**** SOURCE DOCUMENT

George Lewis Ruffin (December 16, 1834 – November 19, 1886) was a barber, attorney, politician and judge.  In 1869 he graduated from Harvard Law School, the first African American to do so. He was also the first African American elected to the Boston City Council. Ruffin was elected in 1870 to the Massachusetts Legislature. In 1883, he was appointed by the governor Benjamin Franklin Butler as a judge to the Municipal Court, Charlestown district in Boston, making him the first African American judge in the United States. He married 16 year-old  Josephine St. Pierre in 1858. Florida Ruffin Ridley was one of their children.

Biography
Ruffin was born to George W. (1800–1863) and Nancy Lewis Ruffin (1816–1874) in Richmond, Virginia as a free person of color, of African and European ancestry. The city had a large free black community. His family moved to Boston in 1853, where he was educated in the public schools.

Marriage and family
In 1858, he married Josephine St. Pierre, who was of Afro-Caribbean, French and English descent.  Together they had four sons and a daughter.  Their children were Hubert, who became an attorney; Florida Ridley, a school principal and co-founder with her mother of the newspaper The Woman's Era; Stanley, an inventor; George, a musician; and Robert, who died in his first year of life.

Career
Ruffin became a barber to support his family and read law books on the side and studied law with the partnership of Harvey Jewell and William Gaston He started publishing articles in a law journal and was admitted to Harvard Law School. and saved enough money to enroll.  After graduating in 1869, the first African American to earn a law degree Harvard University, he practiced with success in Boston. He was politically active and attended the National Negro Convention of 1864 in Syracuse, New York and of 1872 in New Orleans.

He was elected to the state legislature in 1870 as a Republican and served one term. Ruffin was elected as the first man of African descent to the Boston City Council, where he served two terms, 1875–1876 and 1876–1877.

********
**** LISTED RECORDS

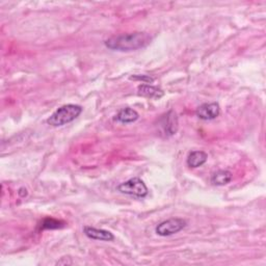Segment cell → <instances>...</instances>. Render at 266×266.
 Segmentation results:
<instances>
[{
  "label": "cell",
  "mask_w": 266,
  "mask_h": 266,
  "mask_svg": "<svg viewBox=\"0 0 266 266\" xmlns=\"http://www.w3.org/2000/svg\"><path fill=\"white\" fill-rule=\"evenodd\" d=\"M152 38L147 32H133L117 35L105 42L107 48L118 51H132L148 46Z\"/></svg>",
  "instance_id": "obj_1"
},
{
  "label": "cell",
  "mask_w": 266,
  "mask_h": 266,
  "mask_svg": "<svg viewBox=\"0 0 266 266\" xmlns=\"http://www.w3.org/2000/svg\"><path fill=\"white\" fill-rule=\"evenodd\" d=\"M82 112V107L76 104H67L56 110L47 120V123L53 127H60L71 123Z\"/></svg>",
  "instance_id": "obj_2"
},
{
  "label": "cell",
  "mask_w": 266,
  "mask_h": 266,
  "mask_svg": "<svg viewBox=\"0 0 266 266\" xmlns=\"http://www.w3.org/2000/svg\"><path fill=\"white\" fill-rule=\"evenodd\" d=\"M118 190L124 195L133 196L136 198H145L148 195V188L141 179L135 177L118 186Z\"/></svg>",
  "instance_id": "obj_3"
},
{
  "label": "cell",
  "mask_w": 266,
  "mask_h": 266,
  "mask_svg": "<svg viewBox=\"0 0 266 266\" xmlns=\"http://www.w3.org/2000/svg\"><path fill=\"white\" fill-rule=\"evenodd\" d=\"M185 227H186V220L176 218V219H170L168 220L160 222V224L156 227L155 231L159 236L165 237V236H171L180 232L181 230H183Z\"/></svg>",
  "instance_id": "obj_4"
},
{
  "label": "cell",
  "mask_w": 266,
  "mask_h": 266,
  "mask_svg": "<svg viewBox=\"0 0 266 266\" xmlns=\"http://www.w3.org/2000/svg\"><path fill=\"white\" fill-rule=\"evenodd\" d=\"M159 127L161 132L167 136L175 134L178 130V118L174 110H170L168 113L163 114L159 120Z\"/></svg>",
  "instance_id": "obj_5"
},
{
  "label": "cell",
  "mask_w": 266,
  "mask_h": 266,
  "mask_svg": "<svg viewBox=\"0 0 266 266\" xmlns=\"http://www.w3.org/2000/svg\"><path fill=\"white\" fill-rule=\"evenodd\" d=\"M220 113V107L218 103H205L198 107L196 111L197 117L204 121H210L217 119Z\"/></svg>",
  "instance_id": "obj_6"
},
{
  "label": "cell",
  "mask_w": 266,
  "mask_h": 266,
  "mask_svg": "<svg viewBox=\"0 0 266 266\" xmlns=\"http://www.w3.org/2000/svg\"><path fill=\"white\" fill-rule=\"evenodd\" d=\"M83 231H84V234L91 239L102 240V241H112L114 239V235L111 232L107 231V230L86 226L83 228Z\"/></svg>",
  "instance_id": "obj_7"
},
{
  "label": "cell",
  "mask_w": 266,
  "mask_h": 266,
  "mask_svg": "<svg viewBox=\"0 0 266 266\" xmlns=\"http://www.w3.org/2000/svg\"><path fill=\"white\" fill-rule=\"evenodd\" d=\"M138 94L140 96L146 97L149 99H160L163 97V92L156 88V86L150 85V84H141L138 88Z\"/></svg>",
  "instance_id": "obj_8"
},
{
  "label": "cell",
  "mask_w": 266,
  "mask_h": 266,
  "mask_svg": "<svg viewBox=\"0 0 266 266\" xmlns=\"http://www.w3.org/2000/svg\"><path fill=\"white\" fill-rule=\"evenodd\" d=\"M208 155L204 151H193L188 157V165L189 168H199L207 161Z\"/></svg>",
  "instance_id": "obj_9"
},
{
  "label": "cell",
  "mask_w": 266,
  "mask_h": 266,
  "mask_svg": "<svg viewBox=\"0 0 266 266\" xmlns=\"http://www.w3.org/2000/svg\"><path fill=\"white\" fill-rule=\"evenodd\" d=\"M233 179L232 172L227 170H219L218 172H213V175L211 176V183L213 185H218V186H222L226 185L229 182H231Z\"/></svg>",
  "instance_id": "obj_10"
},
{
  "label": "cell",
  "mask_w": 266,
  "mask_h": 266,
  "mask_svg": "<svg viewBox=\"0 0 266 266\" xmlns=\"http://www.w3.org/2000/svg\"><path fill=\"white\" fill-rule=\"evenodd\" d=\"M140 118V114L138 111L132 110V109H123L119 111V113L116 116V120L119 121L120 123L123 124H129L133 123L136 120Z\"/></svg>",
  "instance_id": "obj_11"
},
{
  "label": "cell",
  "mask_w": 266,
  "mask_h": 266,
  "mask_svg": "<svg viewBox=\"0 0 266 266\" xmlns=\"http://www.w3.org/2000/svg\"><path fill=\"white\" fill-rule=\"evenodd\" d=\"M63 225L61 220H57L54 219H45L42 222V229H59L62 228Z\"/></svg>",
  "instance_id": "obj_12"
},
{
  "label": "cell",
  "mask_w": 266,
  "mask_h": 266,
  "mask_svg": "<svg viewBox=\"0 0 266 266\" xmlns=\"http://www.w3.org/2000/svg\"><path fill=\"white\" fill-rule=\"evenodd\" d=\"M130 79L131 80H140L145 83H152L154 81V78L148 75H133L130 77Z\"/></svg>",
  "instance_id": "obj_13"
},
{
  "label": "cell",
  "mask_w": 266,
  "mask_h": 266,
  "mask_svg": "<svg viewBox=\"0 0 266 266\" xmlns=\"http://www.w3.org/2000/svg\"><path fill=\"white\" fill-rule=\"evenodd\" d=\"M64 259H66V258H62V260H60V261H57V263L56 264H59V265H62V264H63V265H66V264H72V263H73V262H72V260H70V261H66V260H64Z\"/></svg>",
  "instance_id": "obj_14"
},
{
  "label": "cell",
  "mask_w": 266,
  "mask_h": 266,
  "mask_svg": "<svg viewBox=\"0 0 266 266\" xmlns=\"http://www.w3.org/2000/svg\"><path fill=\"white\" fill-rule=\"evenodd\" d=\"M18 193H19V195H20L21 197L24 198V197H26V196H27V190H26V188H20V189H19Z\"/></svg>",
  "instance_id": "obj_15"
}]
</instances>
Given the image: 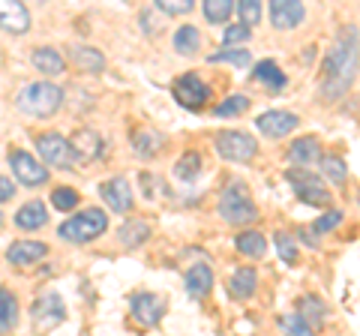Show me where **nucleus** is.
Segmentation results:
<instances>
[{"label": "nucleus", "mask_w": 360, "mask_h": 336, "mask_svg": "<svg viewBox=\"0 0 360 336\" xmlns=\"http://www.w3.org/2000/svg\"><path fill=\"white\" fill-rule=\"evenodd\" d=\"M238 250L246 255V259H262L267 243L258 231H243V234H238Z\"/></svg>", "instance_id": "c85d7f7f"}, {"label": "nucleus", "mask_w": 360, "mask_h": 336, "mask_svg": "<svg viewBox=\"0 0 360 336\" xmlns=\"http://www.w3.org/2000/svg\"><path fill=\"white\" fill-rule=\"evenodd\" d=\"M174 99H177V105H184L186 111H201L210 99V87L201 82L195 72H186L174 82Z\"/></svg>", "instance_id": "423d86ee"}, {"label": "nucleus", "mask_w": 360, "mask_h": 336, "mask_svg": "<svg viewBox=\"0 0 360 336\" xmlns=\"http://www.w3.org/2000/svg\"><path fill=\"white\" fill-rule=\"evenodd\" d=\"M37 150H39V156L49 165H54V168H72L75 162H72V148H70V141L66 138H60L58 132H45V136H39L37 138Z\"/></svg>", "instance_id": "6e6552de"}, {"label": "nucleus", "mask_w": 360, "mask_h": 336, "mask_svg": "<svg viewBox=\"0 0 360 336\" xmlns=\"http://www.w3.org/2000/svg\"><path fill=\"white\" fill-rule=\"evenodd\" d=\"M210 63H234V66H250L252 58H250V51H217V54H210Z\"/></svg>", "instance_id": "c9c22d12"}, {"label": "nucleus", "mask_w": 360, "mask_h": 336, "mask_svg": "<svg viewBox=\"0 0 360 336\" xmlns=\"http://www.w3.org/2000/svg\"><path fill=\"white\" fill-rule=\"evenodd\" d=\"M51 205L58 207V210H72V207L78 205V193H75L72 186H60V189H54Z\"/></svg>", "instance_id": "e433bc0d"}, {"label": "nucleus", "mask_w": 360, "mask_h": 336, "mask_svg": "<svg viewBox=\"0 0 360 336\" xmlns=\"http://www.w3.org/2000/svg\"><path fill=\"white\" fill-rule=\"evenodd\" d=\"M219 214H222V219L229 222V226H246V222H252L258 217L252 198H250V193H246V186L240 181H234V183H229L222 189Z\"/></svg>", "instance_id": "7ed1b4c3"}, {"label": "nucleus", "mask_w": 360, "mask_h": 336, "mask_svg": "<svg viewBox=\"0 0 360 336\" xmlns=\"http://www.w3.org/2000/svg\"><path fill=\"white\" fill-rule=\"evenodd\" d=\"M33 66H37L39 72H45V75H60V72L66 70L60 51H54V49H49V46L33 51Z\"/></svg>", "instance_id": "5701e85b"}, {"label": "nucleus", "mask_w": 360, "mask_h": 336, "mask_svg": "<svg viewBox=\"0 0 360 336\" xmlns=\"http://www.w3.org/2000/svg\"><path fill=\"white\" fill-rule=\"evenodd\" d=\"M217 150L222 160H231V162H250L255 156V141L252 136H246L240 129H229V132H219L217 136Z\"/></svg>", "instance_id": "0eeeda50"}, {"label": "nucleus", "mask_w": 360, "mask_h": 336, "mask_svg": "<svg viewBox=\"0 0 360 336\" xmlns=\"http://www.w3.org/2000/svg\"><path fill=\"white\" fill-rule=\"evenodd\" d=\"M250 37H252L250 25H234V27H229L222 33V42H225V46H234V42H246Z\"/></svg>", "instance_id": "79ce46f5"}, {"label": "nucleus", "mask_w": 360, "mask_h": 336, "mask_svg": "<svg viewBox=\"0 0 360 336\" xmlns=\"http://www.w3.org/2000/svg\"><path fill=\"white\" fill-rule=\"evenodd\" d=\"M307 18V9H303L300 0H270V21L279 30H291L303 25Z\"/></svg>", "instance_id": "9b49d317"}, {"label": "nucleus", "mask_w": 360, "mask_h": 336, "mask_svg": "<svg viewBox=\"0 0 360 336\" xmlns=\"http://www.w3.org/2000/svg\"><path fill=\"white\" fill-rule=\"evenodd\" d=\"M49 222V214H45V205L42 201H27L25 207L15 214V226L25 228V231H37Z\"/></svg>", "instance_id": "aec40b11"}, {"label": "nucleus", "mask_w": 360, "mask_h": 336, "mask_svg": "<svg viewBox=\"0 0 360 336\" xmlns=\"http://www.w3.org/2000/svg\"><path fill=\"white\" fill-rule=\"evenodd\" d=\"M70 58L75 60L78 70H87V72H103L105 70V58L99 54L96 49H87V46H72Z\"/></svg>", "instance_id": "4be33fe9"}, {"label": "nucleus", "mask_w": 360, "mask_h": 336, "mask_svg": "<svg viewBox=\"0 0 360 336\" xmlns=\"http://www.w3.org/2000/svg\"><path fill=\"white\" fill-rule=\"evenodd\" d=\"M288 181H291V186H295V193H297L300 201L315 205V207L330 205V193L324 189V181H321V177H315V174H309V172H303V165L300 168H291Z\"/></svg>", "instance_id": "39448f33"}, {"label": "nucleus", "mask_w": 360, "mask_h": 336, "mask_svg": "<svg viewBox=\"0 0 360 336\" xmlns=\"http://www.w3.org/2000/svg\"><path fill=\"white\" fill-rule=\"evenodd\" d=\"M15 321H18V304H15V297L9 295L6 288H0V333L13 330Z\"/></svg>", "instance_id": "cd10ccee"}, {"label": "nucleus", "mask_w": 360, "mask_h": 336, "mask_svg": "<svg viewBox=\"0 0 360 336\" xmlns=\"http://www.w3.org/2000/svg\"><path fill=\"white\" fill-rule=\"evenodd\" d=\"M99 195H103L105 205L111 210H117V214H127V210L132 207V189L123 177H111V181H105L103 186H99Z\"/></svg>", "instance_id": "dca6fc26"}, {"label": "nucleus", "mask_w": 360, "mask_h": 336, "mask_svg": "<svg viewBox=\"0 0 360 336\" xmlns=\"http://www.w3.org/2000/svg\"><path fill=\"white\" fill-rule=\"evenodd\" d=\"M279 324H283V330H288V333H300V336L312 333V324H309L307 318H303L300 312H295V316H285V318L279 321Z\"/></svg>", "instance_id": "58836bf2"}, {"label": "nucleus", "mask_w": 360, "mask_h": 336, "mask_svg": "<svg viewBox=\"0 0 360 336\" xmlns=\"http://www.w3.org/2000/svg\"><path fill=\"white\" fill-rule=\"evenodd\" d=\"M297 312H300V316L312 324V328H315V324H321V321H324V304H321L319 297H312V295L300 300V309H297Z\"/></svg>", "instance_id": "473e14b6"}, {"label": "nucleus", "mask_w": 360, "mask_h": 336, "mask_svg": "<svg viewBox=\"0 0 360 336\" xmlns=\"http://www.w3.org/2000/svg\"><path fill=\"white\" fill-rule=\"evenodd\" d=\"M255 283H258V276L252 267H240L238 273L231 276V283H229V291L238 300H246V297H252V291H255Z\"/></svg>", "instance_id": "a878e982"}, {"label": "nucleus", "mask_w": 360, "mask_h": 336, "mask_svg": "<svg viewBox=\"0 0 360 336\" xmlns=\"http://www.w3.org/2000/svg\"><path fill=\"white\" fill-rule=\"evenodd\" d=\"M252 82L258 84H264L267 91H283L285 87V72L279 70V66L274 60H262V63H255V70H252Z\"/></svg>", "instance_id": "a211bd4d"}, {"label": "nucleus", "mask_w": 360, "mask_h": 336, "mask_svg": "<svg viewBox=\"0 0 360 336\" xmlns=\"http://www.w3.org/2000/svg\"><path fill=\"white\" fill-rule=\"evenodd\" d=\"M9 165H13V174H15L25 186H42L45 181H49V168L39 165V162L33 160L30 153H25V150H13V153H9Z\"/></svg>", "instance_id": "1a4fd4ad"}, {"label": "nucleus", "mask_w": 360, "mask_h": 336, "mask_svg": "<svg viewBox=\"0 0 360 336\" xmlns=\"http://www.w3.org/2000/svg\"><path fill=\"white\" fill-rule=\"evenodd\" d=\"M250 108V99L246 96H229L225 103H219L217 108H213V115L217 117H234V115H240V111Z\"/></svg>", "instance_id": "72a5a7b5"}, {"label": "nucleus", "mask_w": 360, "mask_h": 336, "mask_svg": "<svg viewBox=\"0 0 360 336\" xmlns=\"http://www.w3.org/2000/svg\"><path fill=\"white\" fill-rule=\"evenodd\" d=\"M201 172V156L195 153V150H189V153H184L177 160V165H174V174H177V181H193V177Z\"/></svg>", "instance_id": "7c9ffc66"}, {"label": "nucleus", "mask_w": 360, "mask_h": 336, "mask_svg": "<svg viewBox=\"0 0 360 336\" xmlns=\"http://www.w3.org/2000/svg\"><path fill=\"white\" fill-rule=\"evenodd\" d=\"M0 30H6V33L30 30V13L21 0H0Z\"/></svg>", "instance_id": "ddd939ff"}, {"label": "nucleus", "mask_w": 360, "mask_h": 336, "mask_svg": "<svg viewBox=\"0 0 360 336\" xmlns=\"http://www.w3.org/2000/svg\"><path fill=\"white\" fill-rule=\"evenodd\" d=\"M70 148H72V162L78 165H87V162H94L103 156V148H105V141L96 136L94 129H78L72 141H70Z\"/></svg>", "instance_id": "9d476101"}, {"label": "nucleus", "mask_w": 360, "mask_h": 336, "mask_svg": "<svg viewBox=\"0 0 360 336\" xmlns=\"http://www.w3.org/2000/svg\"><path fill=\"white\" fill-rule=\"evenodd\" d=\"M33 321L42 324V328H54V324H60L66 309H63V300L58 295H42L39 300H33Z\"/></svg>", "instance_id": "2eb2a0df"}, {"label": "nucleus", "mask_w": 360, "mask_h": 336, "mask_svg": "<svg viewBox=\"0 0 360 336\" xmlns=\"http://www.w3.org/2000/svg\"><path fill=\"white\" fill-rule=\"evenodd\" d=\"M117 234H120V243L123 246L135 250V246H141L144 240L150 238V226H148V222H141V219H129V222H123Z\"/></svg>", "instance_id": "b1692460"}, {"label": "nucleus", "mask_w": 360, "mask_h": 336, "mask_svg": "<svg viewBox=\"0 0 360 336\" xmlns=\"http://www.w3.org/2000/svg\"><path fill=\"white\" fill-rule=\"evenodd\" d=\"M129 306H132V316L135 321H141L144 328H153V324H160L162 318V312H165V304H162V297H156V295H135L129 300Z\"/></svg>", "instance_id": "4468645a"}, {"label": "nucleus", "mask_w": 360, "mask_h": 336, "mask_svg": "<svg viewBox=\"0 0 360 336\" xmlns=\"http://www.w3.org/2000/svg\"><path fill=\"white\" fill-rule=\"evenodd\" d=\"M0 226H4V217H0Z\"/></svg>", "instance_id": "a18cd8bd"}, {"label": "nucleus", "mask_w": 360, "mask_h": 336, "mask_svg": "<svg viewBox=\"0 0 360 336\" xmlns=\"http://www.w3.org/2000/svg\"><path fill=\"white\" fill-rule=\"evenodd\" d=\"M127 4H129V0H127Z\"/></svg>", "instance_id": "49530a36"}, {"label": "nucleus", "mask_w": 360, "mask_h": 336, "mask_svg": "<svg viewBox=\"0 0 360 336\" xmlns=\"http://www.w3.org/2000/svg\"><path fill=\"white\" fill-rule=\"evenodd\" d=\"M319 162H321V172L328 174L333 183H340V186L345 183V177H348V165L340 160V156H324V153H321V160H319Z\"/></svg>", "instance_id": "2f4dec72"}, {"label": "nucleus", "mask_w": 360, "mask_h": 336, "mask_svg": "<svg viewBox=\"0 0 360 336\" xmlns=\"http://www.w3.org/2000/svg\"><path fill=\"white\" fill-rule=\"evenodd\" d=\"M15 195V183L9 181V177H0V205H4V201H9Z\"/></svg>", "instance_id": "37998d69"}, {"label": "nucleus", "mask_w": 360, "mask_h": 336, "mask_svg": "<svg viewBox=\"0 0 360 336\" xmlns=\"http://www.w3.org/2000/svg\"><path fill=\"white\" fill-rule=\"evenodd\" d=\"M354 70H357V27H345L336 39V46L328 51L324 58V82L321 91L328 99L342 96L354 82Z\"/></svg>", "instance_id": "f257e3e1"}, {"label": "nucleus", "mask_w": 360, "mask_h": 336, "mask_svg": "<svg viewBox=\"0 0 360 336\" xmlns=\"http://www.w3.org/2000/svg\"><path fill=\"white\" fill-rule=\"evenodd\" d=\"M132 148L139 156H156L162 150V136L160 132H150V129H135L132 132Z\"/></svg>", "instance_id": "393cba45"}, {"label": "nucleus", "mask_w": 360, "mask_h": 336, "mask_svg": "<svg viewBox=\"0 0 360 336\" xmlns=\"http://www.w3.org/2000/svg\"><path fill=\"white\" fill-rule=\"evenodd\" d=\"M340 222H342V214H340V210H328V214H324V217H319V219L312 222V231H315V234H324V231L336 228V226H340Z\"/></svg>", "instance_id": "a19ab883"}, {"label": "nucleus", "mask_w": 360, "mask_h": 336, "mask_svg": "<svg viewBox=\"0 0 360 336\" xmlns=\"http://www.w3.org/2000/svg\"><path fill=\"white\" fill-rule=\"evenodd\" d=\"M141 21H144L141 27L148 30V33H153V15H150V13H141Z\"/></svg>", "instance_id": "c03bdc74"}, {"label": "nucleus", "mask_w": 360, "mask_h": 336, "mask_svg": "<svg viewBox=\"0 0 360 336\" xmlns=\"http://www.w3.org/2000/svg\"><path fill=\"white\" fill-rule=\"evenodd\" d=\"M276 250H279V255H283L285 264H297V243H295L291 234H285V231L276 234Z\"/></svg>", "instance_id": "f704fd0d"}, {"label": "nucleus", "mask_w": 360, "mask_h": 336, "mask_svg": "<svg viewBox=\"0 0 360 336\" xmlns=\"http://www.w3.org/2000/svg\"><path fill=\"white\" fill-rule=\"evenodd\" d=\"M234 0H205V18L210 25H225L231 18Z\"/></svg>", "instance_id": "c756f323"}, {"label": "nucleus", "mask_w": 360, "mask_h": 336, "mask_svg": "<svg viewBox=\"0 0 360 336\" xmlns=\"http://www.w3.org/2000/svg\"><path fill=\"white\" fill-rule=\"evenodd\" d=\"M288 160L295 162V165H312V162H319L321 160V148H319V141L315 138H300L291 144V150H288Z\"/></svg>", "instance_id": "412c9836"}, {"label": "nucleus", "mask_w": 360, "mask_h": 336, "mask_svg": "<svg viewBox=\"0 0 360 336\" xmlns=\"http://www.w3.org/2000/svg\"><path fill=\"white\" fill-rule=\"evenodd\" d=\"M105 228H108V217L103 214V210L90 207V210H84V214L72 217L70 222H63L58 234L63 240H70V243H87V240L99 238Z\"/></svg>", "instance_id": "20e7f679"}, {"label": "nucleus", "mask_w": 360, "mask_h": 336, "mask_svg": "<svg viewBox=\"0 0 360 336\" xmlns=\"http://www.w3.org/2000/svg\"><path fill=\"white\" fill-rule=\"evenodd\" d=\"M60 103H63V91L51 82L27 84L25 91L18 93V108L30 117H51L54 111L60 108Z\"/></svg>", "instance_id": "f03ea898"}, {"label": "nucleus", "mask_w": 360, "mask_h": 336, "mask_svg": "<svg viewBox=\"0 0 360 336\" xmlns=\"http://www.w3.org/2000/svg\"><path fill=\"white\" fill-rule=\"evenodd\" d=\"M210 285H213V271L205 261H198V264H193L186 271V291L193 297H205L210 291Z\"/></svg>", "instance_id": "6ab92c4d"}, {"label": "nucleus", "mask_w": 360, "mask_h": 336, "mask_svg": "<svg viewBox=\"0 0 360 336\" xmlns=\"http://www.w3.org/2000/svg\"><path fill=\"white\" fill-rule=\"evenodd\" d=\"M45 252H49V246L39 243V240H18V243L9 246L6 259L13 261V264H21V267H25V264H37Z\"/></svg>", "instance_id": "f3484780"}, {"label": "nucleus", "mask_w": 360, "mask_h": 336, "mask_svg": "<svg viewBox=\"0 0 360 336\" xmlns=\"http://www.w3.org/2000/svg\"><path fill=\"white\" fill-rule=\"evenodd\" d=\"M153 4L168 15H186L195 6V0H153Z\"/></svg>", "instance_id": "4c0bfd02"}, {"label": "nucleus", "mask_w": 360, "mask_h": 336, "mask_svg": "<svg viewBox=\"0 0 360 336\" xmlns=\"http://www.w3.org/2000/svg\"><path fill=\"white\" fill-rule=\"evenodd\" d=\"M297 123H300V117L291 115V111H264V115L255 120V127L270 138H283L297 129Z\"/></svg>", "instance_id": "f8f14e48"}, {"label": "nucleus", "mask_w": 360, "mask_h": 336, "mask_svg": "<svg viewBox=\"0 0 360 336\" xmlns=\"http://www.w3.org/2000/svg\"><path fill=\"white\" fill-rule=\"evenodd\" d=\"M238 9H240V18H243V25H255L258 18H262V0H240L238 4Z\"/></svg>", "instance_id": "ea45409f"}, {"label": "nucleus", "mask_w": 360, "mask_h": 336, "mask_svg": "<svg viewBox=\"0 0 360 336\" xmlns=\"http://www.w3.org/2000/svg\"><path fill=\"white\" fill-rule=\"evenodd\" d=\"M198 46H201V33L193 25L180 27L174 33V49H177V54H184V58H193V54L198 51Z\"/></svg>", "instance_id": "bb28decb"}]
</instances>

********

-- THE PROBLEM --
Quote the stretch of the George Lewis Ruffin biography above from "Marriage and family" through "year of life.", word for word.

-- RESPONSE TO THE EXERCISE --
Marriage and family
In 1858, he married Josephine St. Pierre, who was of Afro-Caribbean, French and English descent.  Together they had four sons and a daughter.  Their children were Hubert, who became an attorney; Florida Ridley, a school principal and co-founder with her mother of the newspaper The Woman's Era; Stanley, an inventor; George, a musician; and Robert, who died in his first year of life.